* _THE PROBLEM_
Beneath this instruction is a block of data; output from it exactly the lines that run from the one containing "N.S. del Rosario FELUCA 1759" through the one containing "Atos-DHE-0611-DC20-solenoid-operated-directional-valve", inclusive.

* _MATERIAL FOR THIS TASK_
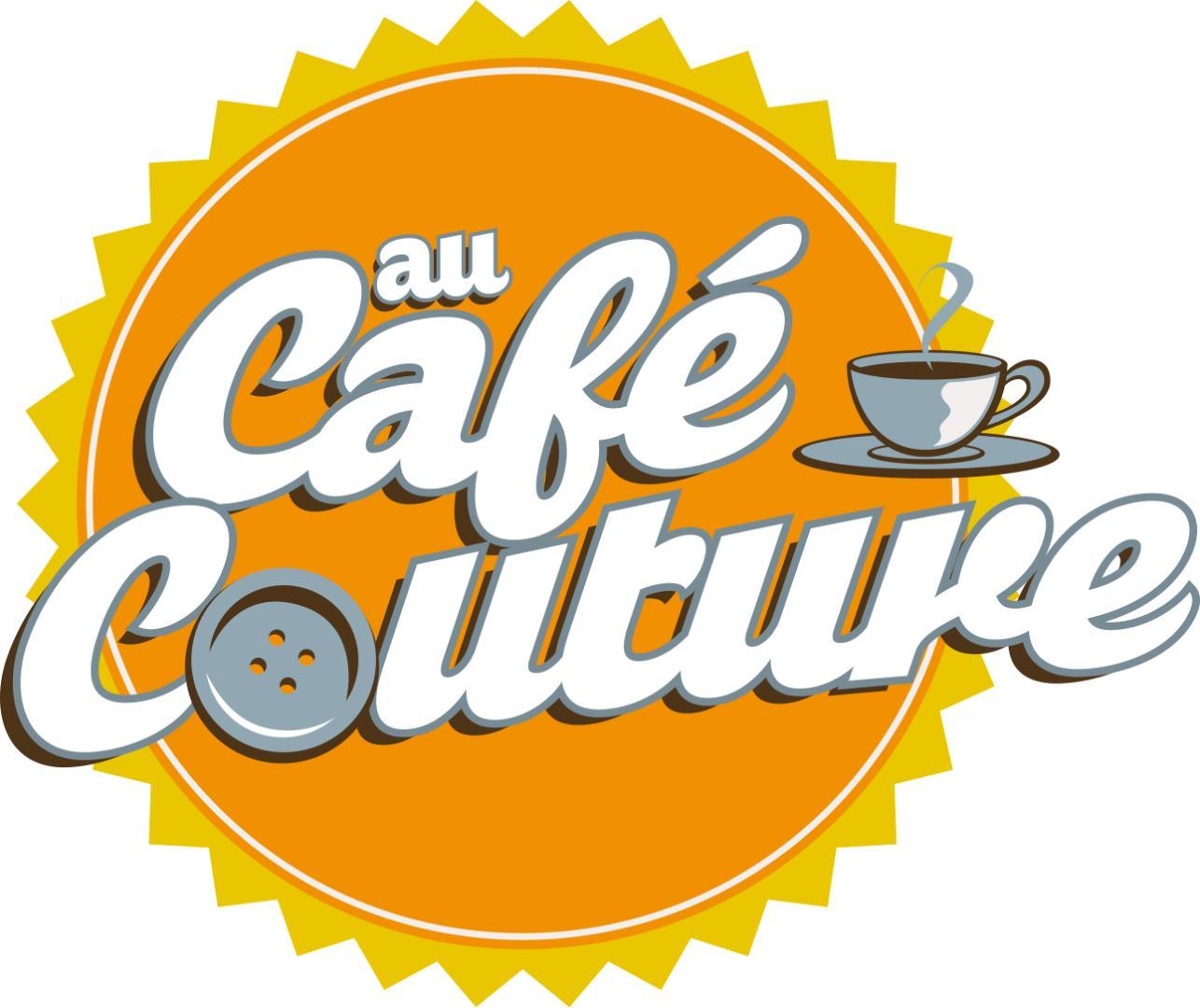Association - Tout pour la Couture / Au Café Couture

---

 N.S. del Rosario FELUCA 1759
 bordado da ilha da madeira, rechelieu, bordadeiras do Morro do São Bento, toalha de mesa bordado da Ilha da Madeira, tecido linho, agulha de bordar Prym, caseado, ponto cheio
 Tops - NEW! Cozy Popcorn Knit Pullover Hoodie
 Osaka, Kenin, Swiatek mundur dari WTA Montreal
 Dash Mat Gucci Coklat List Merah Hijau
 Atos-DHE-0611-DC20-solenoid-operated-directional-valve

* _ANSWER BOX_
 N.S. del Rosario FELUCA 1759
 bordado da ilha da madeira, rechelieu, bordadeiras do Morro do São Bento, toalha de mesa bordado da Ilha da Madeira, tecido linho, agulha de bordar Prym, caseado, ponto cheio
 Tops - NEW! Cozy Popcorn Knit Pullover Hoodie
 Osaka, Kenin, Swiatek mundur dari WTA Montreal
 Dash Mat Gucci Coklat List Merah Hijau
 Atos-DHE-0611-DC20-solenoid-operated-directional-valve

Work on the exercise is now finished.